=== EXCERPT TO READ ===
- Opening Delimiter -

1. Field of the Disclosure
The present subject matter is generally directed to drilling operations, and in particular, to systems and methods that may be used for cooling drilling mud.
2. Description of the Related Art
During a typical well drilling operation, such as when drilling an oil and gas well into the earth, a drilling mud circulation and recovery system is generally used to circulate drilling fluid, i.e., drilling mud, into and out of a wellbore. The drilling mud provides many functions and serves many useful purposes during the drilling operation, such as, for example, removing drill cuttings from the well, controlling formation pressures and wellbore stability during drilling, sealing permeable formations, transmitting hydraulic energy to the drilling tools and bit, and cooling, lubricating, and supporting the drill bit and drill assembly during the drilling operations.

- Closing Delimiter -

=== DATA SEGMENT ===

- Opening Delimiter -

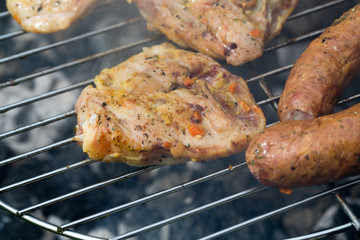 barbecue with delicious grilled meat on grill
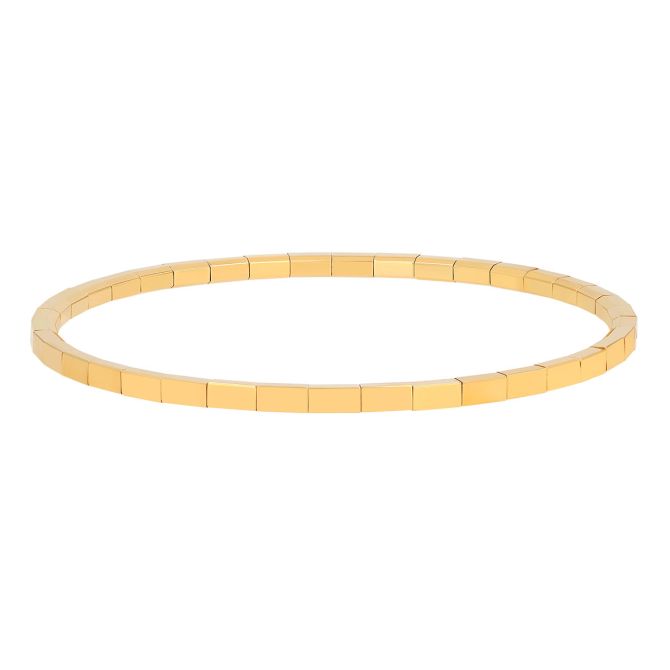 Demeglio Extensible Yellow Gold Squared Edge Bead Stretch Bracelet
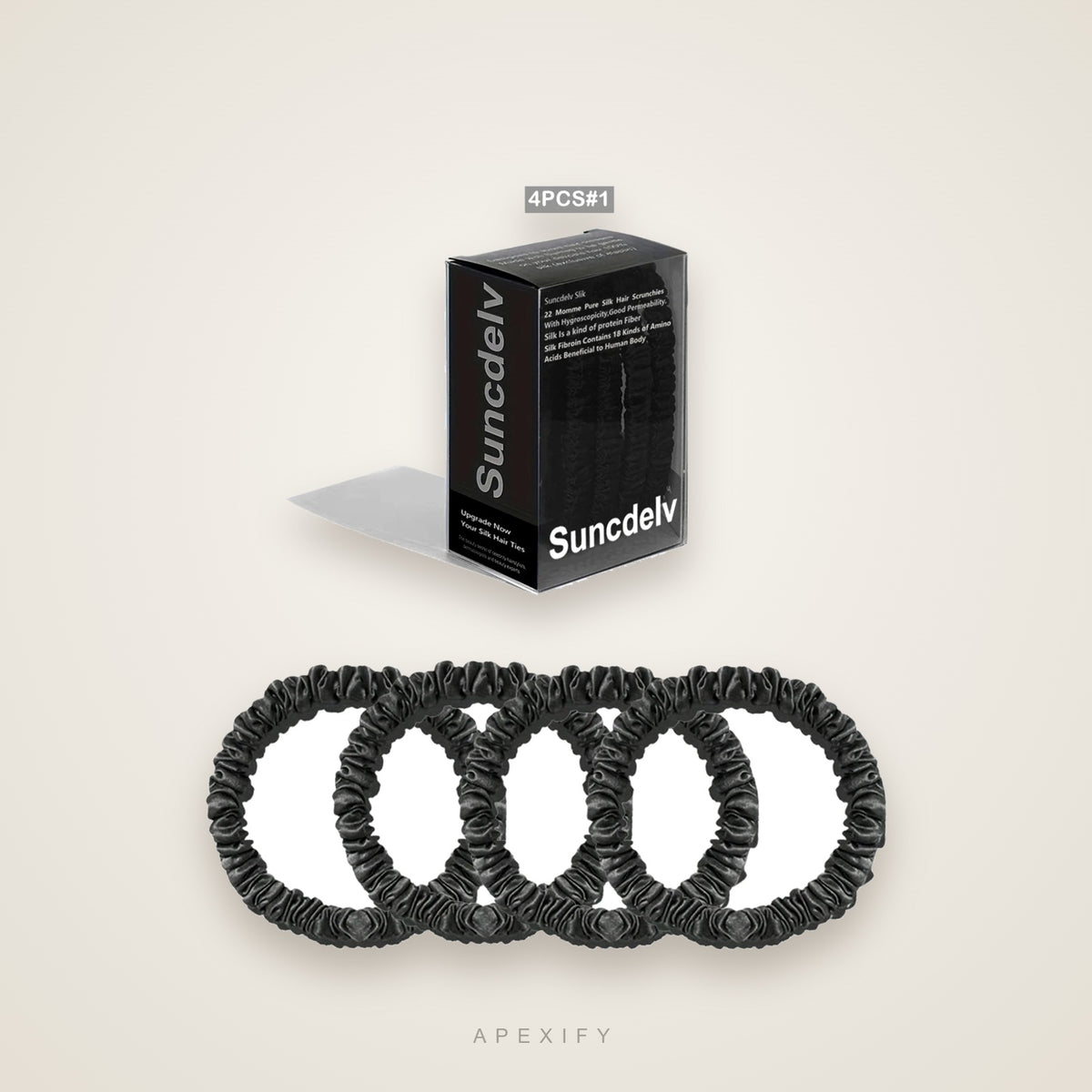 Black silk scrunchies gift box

- Closing Delimiter -

=== YOUR INSTRUCTIONS ===
Copy the drilling mud text from "1. Field of" up to and including "the drilling operations.", changing each "wellbore" to "borehole".

=== EXERCISE SOLUTION ===
1. Field of the Disclosure
The present subject matter is generally directed to drilling operations, and in particular, to systems and methods that may be used for cooling drilling mud.
2. Description of the Related Art
During a typical well drilling operation, such as when drilling an oil and gas well into the earth, a drilling mud circulation and recovery system is generally used to circulate drilling fluid, i.e., drilling mud, into and out of a borehole. The drilling mud provides many functions and serves many useful purposes during the drilling operation, such as, for example, removing drill cuttings from the well, controlling formation pressures and borehole stability during drilling, sealing permeable formations, transmitting hydraulic energy to the drilling tools and bit, and cooling, lubricating, and supporting the drill bit and drill assembly during the drilling operations.